• _Given task 1_
Condense the paragraph of the Round of 64 excerpt that begins "It sucked not getting this one" into two or three sentences, keeping its main facts.
• _Given task 2_
From the Round of 64 excerpt, reproduce the passage that opens with the words containing "For a long time, this" and closes with "finally do it.".
• _Given task 3_
According to the Round of 64 excerpt, who coached Winthrop in its 2006 game against Tennessee?

• _Source excerpt_

+ + +

As an introduction – and to get us to 64 games – here is the best First Four game ever: Western Kentucky-Mississippi Valley State, 2012.

Here’s the Round of 64. I hope you enjoy.

Round of 64

1 vs. 16

UMBC-Virginia, 2018.

I think this is a pretty obvious one, as it will now be the only 16-over-1 upset for another year.

Georgetown-Princeton, 1989.

https://www.youtube.com/watch?v=DqhvuxY0tfM

For a long time, this held the standard as the preeminent Close Call. Princeton maybe/maybe didn’t get fouled on the final play of the game; watch and make the call.

Oklahoma-East Tennessee State, 1989. 

But this one is somehow forgotten. ETSU has a wild Tournament history; entering the 1989 Tournament at 20-11 and fourth in the SoCon only to lead 1 SEED OKLAHOMA BY 17 POINTS in the first half seems like it tops the list.

Gonzaga-Southern, 2012. 

There’s a very specific moment in this game – for me, when Southern cuts it to 54-52 – where I really did think I was about to see a 16 seed finally do it.

2 vs. 15

Duke-Lehigh, 2012.

https://www.youtube.com/watch?v=DO5Saq4QOZM

It’s Duke. I can’t not put this on here, man.

Georgetown-Florida Gulf Coast, 2013.

Despite being a worse game, this one beat out both Hampton-Iowa State and Norfolk State-Missouri for mere shock value. It’s one thing when a 15 seed wins; it’s another when a 15 seed totally, systematically demolishes their opponent. I had never seen anything like it since I’d started watching the Tournament.

Robert Morris-Villanova, 2010. 

It sucked not getting this one, to be honest. Robert Morris led almost the entire way, led by eight points with nine minutes to play, and just couldn’t pull it off. Villanova would lose two days later, blunting the impact of this one down the road, but as a game, it beats the pants off of several of the actual upsets.

Tennessee-Winthrop, 2006.

https://www.youtube.com/watch?v=NQulnKNfPqQ

Same with this one. It was a very good game made better by the presence of a buzzer-beater. Winthrop was coached by a dude named Gregg Marshall – heard of him? – and this was Bruce Pearl’s first year at Tennessee. Again, Tennessee lost two days later, but the tension of this game over the final five minutes is sky-high.

3 vs. 14

North Carolina-Weber State, 1999.

https://www.youtube.com/watch?v=rBQQ__UBzmg

Harold Arceneaux is the exact type of small-school player every high seed fears in March.

Baylor-Georgia State, 2015.

+ + +

• _Supplied material_
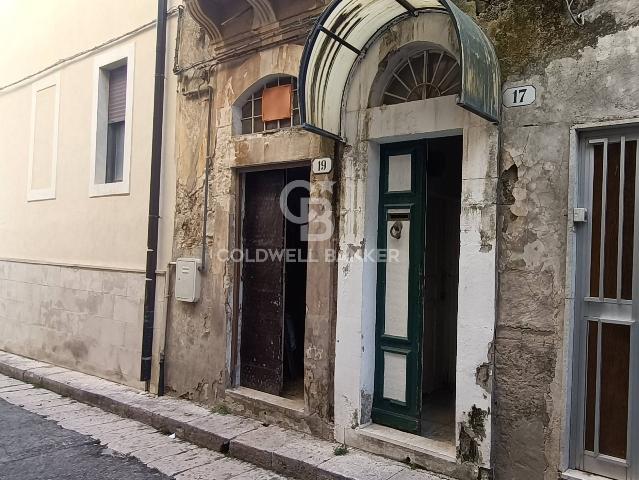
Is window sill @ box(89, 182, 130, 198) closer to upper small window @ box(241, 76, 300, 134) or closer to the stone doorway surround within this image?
upper small window @ box(241, 76, 300, 134)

+ + +

• _Complete answer 1_
Robert Morris led Villanova for almost the whole 2010 game, including by eight points with nine minutes left, but could not finish the upset. Villanova lost two days later, which lessened the game's later impact. As a game, though, it was far better than several actual upsets.

• _Complete answer 2_
For a long time, this held the standard as the preeminent Close Call. Princeton maybe/maybe didn’t get fouled on the final play of the game; watch and make the call.

Oklahoma-East Tennessee State, 1989. 

But this one is somehow forgotten. ETSU has a wild Tournament history; entering the 1989 Tournament at 20-11 and fourth in the SoCon only to lead 1 SEED OKLAHOMA BY 17 POINTS in the first half seems like it tops the list.

Gonzaga-Southern, 2012. 

There’s a very specific moment in this game – for me, when Southern cuts it to 54-52 – where I really did think I was about to see a 16 seed finally do it.

• _Complete answer 3_
Gregg Marshall